Find the horizontal and vertical asymptotes of the curve.
y = 2x^2+x−1/x^2+x−42
x=? (smaller x-value)
x=? (larger x-value)
y=?
To find the horizontal and vertical asymptotes of the given curve, we need to analyze the behavior of the function as x approaches infinity or negative infinity.
First, let's find the horizontal asymptote. The horizontal asymptote is the value that the function approaches as x goes to infinity or negative infinity.
To find the horizontal asymptote, we look at the degrees of the numerator and denominator functions. In this case, the degree of the numerator is 2 and the degree of the denominator is also 2.

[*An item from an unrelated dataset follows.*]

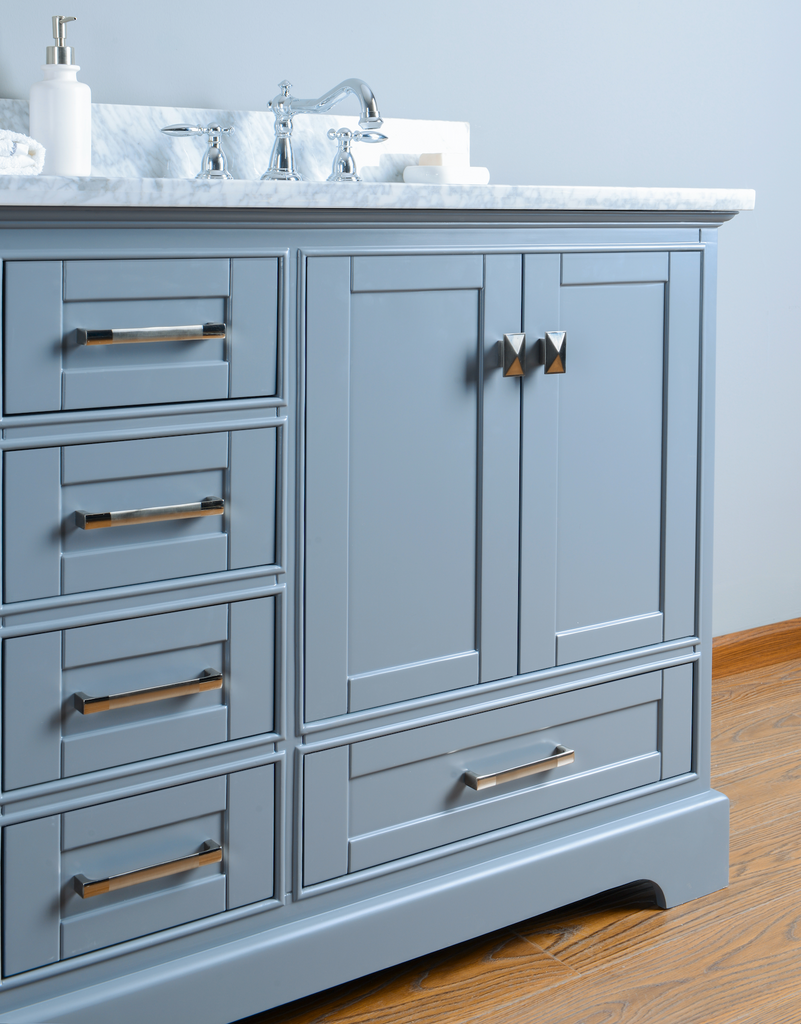 Rubeza 1500mm Charleston Vanity Unit with Carrara Marble Top - Dark Grey & Chrome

When the degrees of the numerator and denominator are the same, we can compare the leading coefficients to determine the horizontal asymptote. The leading coefficient is the coefficient of the highest power of x.

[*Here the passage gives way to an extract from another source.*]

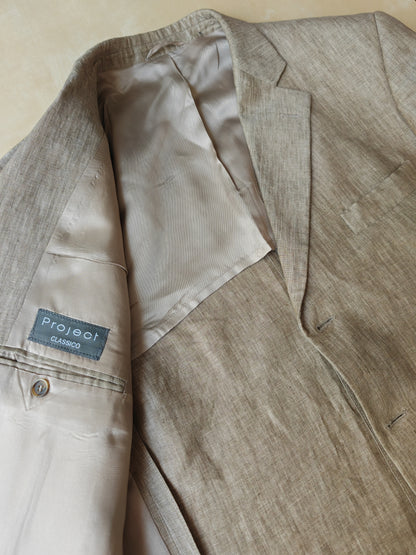 Completo in puro lino color corda - tg. 54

In this case, the leading coefficient of the numerator is 2 and the leading coefficient of the denominator is 1. Since the leading coefficients are the same, the horizontal asymptote is the ratio of their coefficients, which is 2/1 = 2.
So, the horizontal asymptote of the curve is y = 2.
Next, let's find the vertical asymptotes. Vertical asymptotes occur when the denominator of the fraction becomes zero, resulting in an undefined value for the function.
To find the vertical asymptotes, we need to solve the equation x^2 + x - 42 = 0 for x.
Factoring the quadratic equation, we have:
(x + 7)(x - 6) = 0
Setting each factor equal to zero, we get:
x + 7 = 0 or x - 6 = 0
Solving these equations, we find:
x = -7 or x = 6
Therefore, the vertical asymptotes of the curve are x = -7 and x = 6.
For the smaller x-value, we have x = -7, and for the larger x-value, we have x = 6.
To find the y-value, we substitute these x-values into the equation:
For x = -7:
y = 2(-7)^2 + (-7) - 1 / (-7)^2 + (-7) - 42
y = 98 - 7 - 1 / 49 - 7 - 42
y = 90 / 0 (division by zero is undefined)
Since division by zero is undefined, there is no y-value for x = -7.
For x = 6:
y = 2(6)^2 + 6 - 1 / (6)^2 + 6 - 42
y = 72 + 6 - 1 / 36 + 6 - 42
y = 77 / 0 (division by zero is undefined)
Similarly, there is no y-value for x = 6.
Therefore, there are no y-values for both x = -7 and x = 6 as they correspond to the vertical asymptotes.